SOMUT KANITLAR ESAS ALINMALI
Öğretmenlerin performansının değerlendirilmesinde genel nitelikte soyut görüş ve kanaatler değil, somut ve gözlenebilir kanıtlar esas alınmalı.
SINIF İÇİ GÖZLEMLERE AĞIRLIK VERİLMELİ
Performans değerlendirme sürecinde sınıf içi gözlemlere ağırlık verilmeli, gözlem öncesi ve sonrası öğretmenle yapılandırılmış görüşmeler gerçekleştirilmeli. 20 yıllık bir öğretmenin performansının değerlendirilmesinde teorik olarak ne bildiği değil, sınıf içinde yaptığı, öğrencilerinin öğrenmesini ve gelişimini sağlamak için hangi çalışmaları yaptığı önemli olmalı. Bütün değerlendirme süreçleri, formları bu önceliğe ve öneme göre yeniden düzenlenmeli. Ders planları, öğrenci ürünleri, ödevleri ve öğrencilerin sınav sonuçları gibi çeşitli veri kaynakları kullanılarak etkili bir değerlendirme gerçekleştirilebilir.
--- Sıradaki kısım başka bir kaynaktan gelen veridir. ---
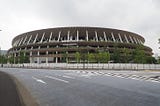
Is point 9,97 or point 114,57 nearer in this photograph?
point 9,97

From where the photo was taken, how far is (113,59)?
85.3 metres

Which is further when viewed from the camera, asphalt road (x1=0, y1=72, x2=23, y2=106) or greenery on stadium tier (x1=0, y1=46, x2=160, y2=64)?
greenery on stadium tier (x1=0, y1=46, x2=160, y2=64)

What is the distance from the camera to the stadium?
99312 mm

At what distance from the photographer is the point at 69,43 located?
101000 millimetres

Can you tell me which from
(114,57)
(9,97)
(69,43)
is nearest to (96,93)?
(9,97)

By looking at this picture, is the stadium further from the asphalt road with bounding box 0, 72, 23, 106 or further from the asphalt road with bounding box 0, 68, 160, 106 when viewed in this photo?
the asphalt road with bounding box 0, 72, 23, 106

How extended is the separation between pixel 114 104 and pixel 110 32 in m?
107

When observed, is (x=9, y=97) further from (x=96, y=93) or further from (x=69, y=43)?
(x=69, y=43)

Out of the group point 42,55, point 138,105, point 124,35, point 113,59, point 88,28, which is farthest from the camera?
point 124,35

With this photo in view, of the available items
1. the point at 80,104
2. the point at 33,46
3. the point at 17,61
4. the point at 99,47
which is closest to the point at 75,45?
the point at 99,47

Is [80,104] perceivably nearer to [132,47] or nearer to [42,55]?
[42,55]

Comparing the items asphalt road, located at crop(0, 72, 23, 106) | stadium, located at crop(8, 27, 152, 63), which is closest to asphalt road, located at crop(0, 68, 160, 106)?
asphalt road, located at crop(0, 72, 23, 106)

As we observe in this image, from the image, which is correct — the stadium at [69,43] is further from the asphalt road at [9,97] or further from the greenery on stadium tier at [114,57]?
the asphalt road at [9,97]

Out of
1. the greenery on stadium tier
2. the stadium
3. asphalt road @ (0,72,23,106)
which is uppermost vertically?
the stadium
YAZILI SINAV ÖĞRETİMİN GELİŞTİRİLMESİNE KATKI SUNMAZ
Öğretmenlerin mesleki yeterlikleri ölçmeye yönelik tekrarlanacak yazılı bir sınav yerine, çoklu veri kaynaklarından elde edilen değerlendirme sonuçlarından faydalanmak sınav odaklı bir yapının önüne geçebilir. Ancak öğretmeni her dört yılda bir bilgi temelli bir sınava tabi tutmak eğitim öğretimin geliştirilmesi adına hiçbir katkı sağlamayacaktır. Sınav yerine mesleki gelişim odaklı bir performans değerlendirme döngüsü oluşturulmalı. Performans değerlendirme sistemi oluşturma adına yeni bir sınav sektörü yaratılmamalı.
SONUÇLAR DESTEK VE YARDIM İÇİN KULLANILMALI
Kapsamlı bir performans değerlendirme sisteminde elde edilen sonuçlar, öğretmenlerin bireysel ihtiyaçlarına ve öğrencilerin, okulların ve bölgelerin ihtiyaçlarına göre destek, yardım ve mesleki gelişim fırsatları sunmak için kullanılmalı.
DEĞERLENDİRİCİLERİN SORUMLULUKLARI NETLEŞMELİ
Performans kriterleri ve göstergelerinin açık olarak belirlendiği, değerlendiricilerin yetkinlik ve sorumluluklarının net bir biçimde tanımlandığı, hesapverebilirlik koşulunun sağlandığı, çoklu veri kaynaklarına dayanan bir performans değerlendirme sistemi eğitim sistemimizin niteliğine doğrudan etki edecek potansiyele sahip.